Ali (49), salah seorang pekerja kerah biru dari kawasan Karawang, Jawa Barat, mengaku belum merasakan perbedaan yang berarti pasca-Pandemi Covid-19.
Baca Juga:
Puncak May Day, Plt Wali Kota Bekasi Tekankan Pekerja Harus Terdaftar di BPJS Ketenagakerjaan
Ia tak menampik bila pada lebaran kali ini sudah ada perbaikan dari segi pembayaran THR bagi pekerja. Hanya saja, kata dia, gaji yang sebelumnya sempat terpangkas akibat Pandemi Covid-19 masih belum kembali ke kondisi normal.

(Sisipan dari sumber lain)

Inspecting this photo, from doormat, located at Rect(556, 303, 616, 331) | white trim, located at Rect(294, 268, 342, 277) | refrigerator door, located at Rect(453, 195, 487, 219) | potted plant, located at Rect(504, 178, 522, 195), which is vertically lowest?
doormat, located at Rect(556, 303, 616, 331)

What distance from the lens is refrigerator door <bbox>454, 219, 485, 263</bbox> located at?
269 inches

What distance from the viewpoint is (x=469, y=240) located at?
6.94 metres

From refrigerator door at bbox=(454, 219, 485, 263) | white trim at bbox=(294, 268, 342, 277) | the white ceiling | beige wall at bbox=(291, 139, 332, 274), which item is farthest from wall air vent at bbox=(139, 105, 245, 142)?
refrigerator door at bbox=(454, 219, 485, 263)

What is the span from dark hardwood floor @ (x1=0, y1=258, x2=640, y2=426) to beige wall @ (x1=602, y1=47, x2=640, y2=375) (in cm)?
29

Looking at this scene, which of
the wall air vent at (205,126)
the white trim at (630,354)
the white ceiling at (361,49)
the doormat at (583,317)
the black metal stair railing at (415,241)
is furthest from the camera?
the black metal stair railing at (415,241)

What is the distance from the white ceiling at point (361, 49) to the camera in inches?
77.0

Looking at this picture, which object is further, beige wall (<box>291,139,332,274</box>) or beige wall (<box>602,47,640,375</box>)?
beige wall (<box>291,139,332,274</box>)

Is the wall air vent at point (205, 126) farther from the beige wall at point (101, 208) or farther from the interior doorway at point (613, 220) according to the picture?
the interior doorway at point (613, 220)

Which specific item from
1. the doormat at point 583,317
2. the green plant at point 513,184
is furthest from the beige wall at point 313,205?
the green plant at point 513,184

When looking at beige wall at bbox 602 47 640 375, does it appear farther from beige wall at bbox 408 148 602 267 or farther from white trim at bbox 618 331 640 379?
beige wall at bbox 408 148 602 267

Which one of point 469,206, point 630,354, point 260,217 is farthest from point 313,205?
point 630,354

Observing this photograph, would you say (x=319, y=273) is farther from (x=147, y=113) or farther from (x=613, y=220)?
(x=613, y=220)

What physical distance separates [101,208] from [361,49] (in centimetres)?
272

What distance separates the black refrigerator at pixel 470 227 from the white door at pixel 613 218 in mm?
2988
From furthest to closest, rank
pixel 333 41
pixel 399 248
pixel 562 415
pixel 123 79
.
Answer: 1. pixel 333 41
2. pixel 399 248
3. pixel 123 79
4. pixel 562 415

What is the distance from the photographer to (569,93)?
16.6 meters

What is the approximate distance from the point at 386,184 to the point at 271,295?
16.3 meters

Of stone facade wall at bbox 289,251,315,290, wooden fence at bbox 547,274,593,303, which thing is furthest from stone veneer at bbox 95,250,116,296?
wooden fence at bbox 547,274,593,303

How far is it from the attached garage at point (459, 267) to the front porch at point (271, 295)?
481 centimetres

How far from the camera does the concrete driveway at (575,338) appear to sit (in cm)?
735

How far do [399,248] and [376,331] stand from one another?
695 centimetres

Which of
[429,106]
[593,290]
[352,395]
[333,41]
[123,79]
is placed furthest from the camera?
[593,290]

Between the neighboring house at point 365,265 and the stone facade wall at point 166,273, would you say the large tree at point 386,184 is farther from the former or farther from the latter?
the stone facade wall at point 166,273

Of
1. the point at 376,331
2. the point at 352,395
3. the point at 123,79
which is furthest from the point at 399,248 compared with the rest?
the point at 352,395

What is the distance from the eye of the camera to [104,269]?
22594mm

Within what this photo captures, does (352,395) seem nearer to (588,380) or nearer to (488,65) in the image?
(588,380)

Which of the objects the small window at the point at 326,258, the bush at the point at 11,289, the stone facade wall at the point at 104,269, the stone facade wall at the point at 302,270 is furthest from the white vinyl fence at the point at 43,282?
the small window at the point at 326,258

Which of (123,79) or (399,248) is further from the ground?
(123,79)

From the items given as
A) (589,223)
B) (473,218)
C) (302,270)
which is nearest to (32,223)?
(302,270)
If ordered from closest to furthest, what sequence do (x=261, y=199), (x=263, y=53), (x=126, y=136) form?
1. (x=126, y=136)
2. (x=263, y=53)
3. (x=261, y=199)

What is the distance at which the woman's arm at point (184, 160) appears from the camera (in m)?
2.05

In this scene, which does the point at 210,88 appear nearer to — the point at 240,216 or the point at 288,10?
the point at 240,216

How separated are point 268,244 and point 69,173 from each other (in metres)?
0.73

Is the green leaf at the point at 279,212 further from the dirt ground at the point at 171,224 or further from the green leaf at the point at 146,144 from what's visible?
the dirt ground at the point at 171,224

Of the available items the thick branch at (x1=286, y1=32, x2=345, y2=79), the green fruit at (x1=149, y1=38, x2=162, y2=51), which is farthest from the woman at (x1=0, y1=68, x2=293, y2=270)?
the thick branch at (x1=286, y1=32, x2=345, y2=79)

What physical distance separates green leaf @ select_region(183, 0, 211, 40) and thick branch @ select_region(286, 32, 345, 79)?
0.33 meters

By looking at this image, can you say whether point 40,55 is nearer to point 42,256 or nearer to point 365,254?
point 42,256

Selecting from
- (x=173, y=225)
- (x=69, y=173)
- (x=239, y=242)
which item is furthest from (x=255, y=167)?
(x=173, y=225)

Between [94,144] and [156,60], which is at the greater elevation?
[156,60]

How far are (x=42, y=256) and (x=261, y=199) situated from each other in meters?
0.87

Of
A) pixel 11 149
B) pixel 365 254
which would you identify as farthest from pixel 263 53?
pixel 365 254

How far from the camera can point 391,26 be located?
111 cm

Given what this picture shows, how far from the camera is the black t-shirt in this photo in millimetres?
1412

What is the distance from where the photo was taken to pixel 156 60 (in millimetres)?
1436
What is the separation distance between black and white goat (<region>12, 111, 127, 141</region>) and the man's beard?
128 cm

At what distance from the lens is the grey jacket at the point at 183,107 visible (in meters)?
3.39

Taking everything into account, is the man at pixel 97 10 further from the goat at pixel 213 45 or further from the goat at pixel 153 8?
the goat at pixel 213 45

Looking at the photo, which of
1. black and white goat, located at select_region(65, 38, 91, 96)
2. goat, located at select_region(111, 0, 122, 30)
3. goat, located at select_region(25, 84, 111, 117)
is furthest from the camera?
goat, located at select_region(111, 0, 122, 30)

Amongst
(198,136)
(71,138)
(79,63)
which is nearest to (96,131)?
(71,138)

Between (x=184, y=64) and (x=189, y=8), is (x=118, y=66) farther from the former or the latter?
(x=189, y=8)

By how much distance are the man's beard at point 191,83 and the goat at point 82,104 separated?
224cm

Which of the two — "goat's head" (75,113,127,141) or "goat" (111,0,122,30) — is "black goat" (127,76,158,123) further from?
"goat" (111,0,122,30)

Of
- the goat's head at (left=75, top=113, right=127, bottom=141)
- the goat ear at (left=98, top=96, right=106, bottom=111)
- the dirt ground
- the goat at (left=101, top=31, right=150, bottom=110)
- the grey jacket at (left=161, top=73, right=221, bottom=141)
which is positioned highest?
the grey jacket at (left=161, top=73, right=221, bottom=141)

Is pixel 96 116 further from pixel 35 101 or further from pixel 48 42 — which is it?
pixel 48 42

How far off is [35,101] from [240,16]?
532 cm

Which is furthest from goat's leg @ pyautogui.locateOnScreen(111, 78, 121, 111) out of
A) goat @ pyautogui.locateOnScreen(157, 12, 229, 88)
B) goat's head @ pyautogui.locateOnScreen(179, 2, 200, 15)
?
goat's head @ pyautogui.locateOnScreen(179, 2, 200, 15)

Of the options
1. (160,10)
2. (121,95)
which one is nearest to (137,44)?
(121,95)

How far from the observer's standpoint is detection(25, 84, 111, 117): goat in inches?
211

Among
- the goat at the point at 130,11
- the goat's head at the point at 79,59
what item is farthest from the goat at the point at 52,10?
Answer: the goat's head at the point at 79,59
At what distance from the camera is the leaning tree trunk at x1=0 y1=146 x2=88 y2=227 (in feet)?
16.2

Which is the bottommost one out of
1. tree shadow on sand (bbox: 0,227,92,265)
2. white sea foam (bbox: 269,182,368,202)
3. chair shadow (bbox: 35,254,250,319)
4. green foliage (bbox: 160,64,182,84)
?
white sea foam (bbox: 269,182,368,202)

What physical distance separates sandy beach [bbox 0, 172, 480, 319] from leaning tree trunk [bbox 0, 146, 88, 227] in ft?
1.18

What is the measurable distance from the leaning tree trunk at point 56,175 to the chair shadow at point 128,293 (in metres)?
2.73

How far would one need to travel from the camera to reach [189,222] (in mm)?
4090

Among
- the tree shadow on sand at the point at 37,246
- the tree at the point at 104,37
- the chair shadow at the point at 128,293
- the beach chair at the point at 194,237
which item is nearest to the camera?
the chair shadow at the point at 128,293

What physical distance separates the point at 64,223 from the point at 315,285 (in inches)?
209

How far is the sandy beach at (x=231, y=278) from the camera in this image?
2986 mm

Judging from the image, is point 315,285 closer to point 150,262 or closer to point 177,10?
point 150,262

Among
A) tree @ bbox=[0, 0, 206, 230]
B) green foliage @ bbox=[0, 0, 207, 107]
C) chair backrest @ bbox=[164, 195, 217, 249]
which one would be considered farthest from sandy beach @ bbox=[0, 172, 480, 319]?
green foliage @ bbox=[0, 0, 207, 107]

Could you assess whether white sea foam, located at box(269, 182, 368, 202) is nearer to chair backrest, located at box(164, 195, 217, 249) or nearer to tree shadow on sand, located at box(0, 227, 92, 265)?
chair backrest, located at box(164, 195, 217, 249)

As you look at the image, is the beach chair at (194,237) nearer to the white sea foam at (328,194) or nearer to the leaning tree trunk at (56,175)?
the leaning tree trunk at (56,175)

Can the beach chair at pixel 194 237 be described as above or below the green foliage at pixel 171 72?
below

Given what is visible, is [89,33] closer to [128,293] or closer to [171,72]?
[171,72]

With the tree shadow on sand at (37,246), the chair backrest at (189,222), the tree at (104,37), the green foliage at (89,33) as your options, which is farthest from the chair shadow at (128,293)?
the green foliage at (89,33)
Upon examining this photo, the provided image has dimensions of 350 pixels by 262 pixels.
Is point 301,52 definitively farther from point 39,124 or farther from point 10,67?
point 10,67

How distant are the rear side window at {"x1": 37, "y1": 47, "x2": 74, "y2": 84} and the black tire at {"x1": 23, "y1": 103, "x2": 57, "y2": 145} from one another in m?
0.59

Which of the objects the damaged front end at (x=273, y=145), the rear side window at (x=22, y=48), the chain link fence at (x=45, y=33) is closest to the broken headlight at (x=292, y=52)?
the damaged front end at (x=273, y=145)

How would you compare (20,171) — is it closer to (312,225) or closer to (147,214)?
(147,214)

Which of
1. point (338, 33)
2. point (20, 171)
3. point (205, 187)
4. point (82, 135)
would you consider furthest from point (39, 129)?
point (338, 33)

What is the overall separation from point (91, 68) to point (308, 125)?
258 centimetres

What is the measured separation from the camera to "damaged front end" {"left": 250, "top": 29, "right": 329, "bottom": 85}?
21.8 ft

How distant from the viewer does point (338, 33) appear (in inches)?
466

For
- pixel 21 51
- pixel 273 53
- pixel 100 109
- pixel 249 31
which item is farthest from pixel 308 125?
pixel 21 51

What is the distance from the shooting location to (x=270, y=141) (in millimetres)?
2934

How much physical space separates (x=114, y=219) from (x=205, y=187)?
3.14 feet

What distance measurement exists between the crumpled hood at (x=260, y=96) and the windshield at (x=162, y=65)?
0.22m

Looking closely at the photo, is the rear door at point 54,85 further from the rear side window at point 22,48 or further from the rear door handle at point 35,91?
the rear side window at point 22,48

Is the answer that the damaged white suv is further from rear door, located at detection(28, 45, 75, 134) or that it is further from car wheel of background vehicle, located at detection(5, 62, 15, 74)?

"Belum berasa sih sejauh ini. Kalau untuk THR memang iya, tahun ini dibayarkan secara penuh dan sesuai jadwal," ujarnya.
Kondisi itu menurutnya kian diperparah dengan harga-harga bahan pokok yang melambung di bulan puasa. Oleh sebab itu, Ali menilai, perbaikan ekonomi yang sempat digembar-gemborkan pemerintah terasa semu.
"Gak ngaruh apa-apa sih kalau bagi saya. Malah tetap pusing juga dengan harga-harga yang naik. Apalagi minyak goreng," tuturnya.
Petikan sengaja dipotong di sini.